- [How to complete this task]
Copy the items below, changing every occurrence of "Oil" to "Serum" and leaving all other text unchanged. Omit the pictures from your answer.
- Opening Delimiter -
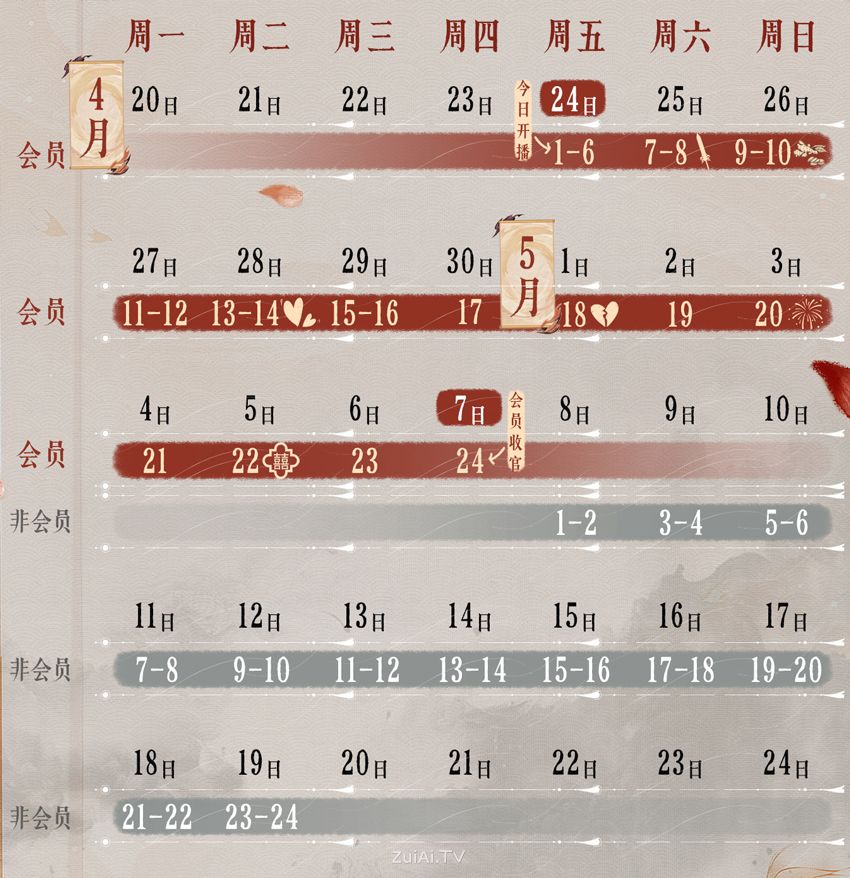 《掌中刃》追剧日历 《掌中刃》追剧日历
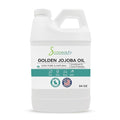 Soapeauty Golden Jojoba Oil | 100% Pure & Natural | Unrefined, Cold Pressed, Hexane Free | Moisturizing Oil for Skin, Face, Hair & Nails - 64 Fl Oz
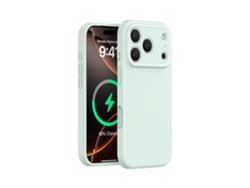 (verde Claro, Iphone 14 Pro Max) Funda Magnética De Silicona Líquida Para Iphone, Cobertura Total Con Aberturas De Precisión Y Botones Integrados.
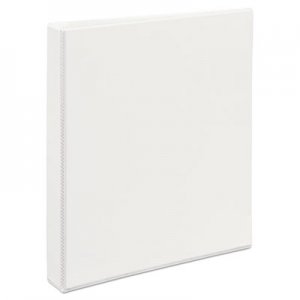 Avery 09301 Durable View Binder w/Nonlocking EZD Rings, 11 x 8 1/2, 1" Cap, White AVE09301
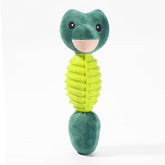 PetZen Chew & Squeak Plush Dog Toys in six animal designs with soft plush and durable TPR materials, featuring a squeaker for dog entertainment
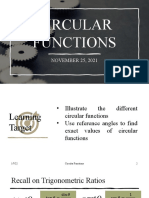 Circular Functions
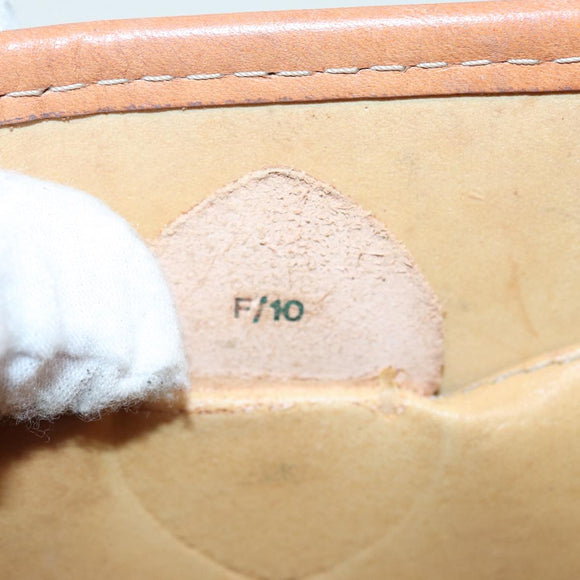 CELINE Macadam Canvas Shoulder Bag PVC Leather Brown Gold Auth 88717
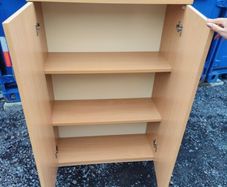 Double Door Office Cabinet Beech  Great Condition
- Closing Delimiter -
- [Answer to this task]
 《掌中刃》追剧日历 《掌中刃》追剧日历
 Soapeauty Golden Jojoba Serum | 100% Pure & Natural | Unrefined, Cold Pressed, Hexane Free | Moisturizing Serum for Skin, Face, Hair & Nails - 64 Fl Oz
 (verde Claro, Iphone 14 Pro Max) Funda Magnética De Silicona Líquida Para Iphone, Cobertura Total Con Aberturas De Precisión Y Botones Integrados.
 Avery 09301 Durable View Binder w/Nonlocking EZD Rings, 11 x 8 1/2, 1" Cap, White AVE09301
 PetZen Chew & Squeak Plush Dog Toys in six animal designs with soft plush and durable TPR materials, featuring a squeaker for dog entertainment
 Circular Functions
 CELINE Macadam Canvas Shoulder Bag PVC Leather Brown Gold Auth 88717
 Double Door Office Cabinet Beech  Great Condition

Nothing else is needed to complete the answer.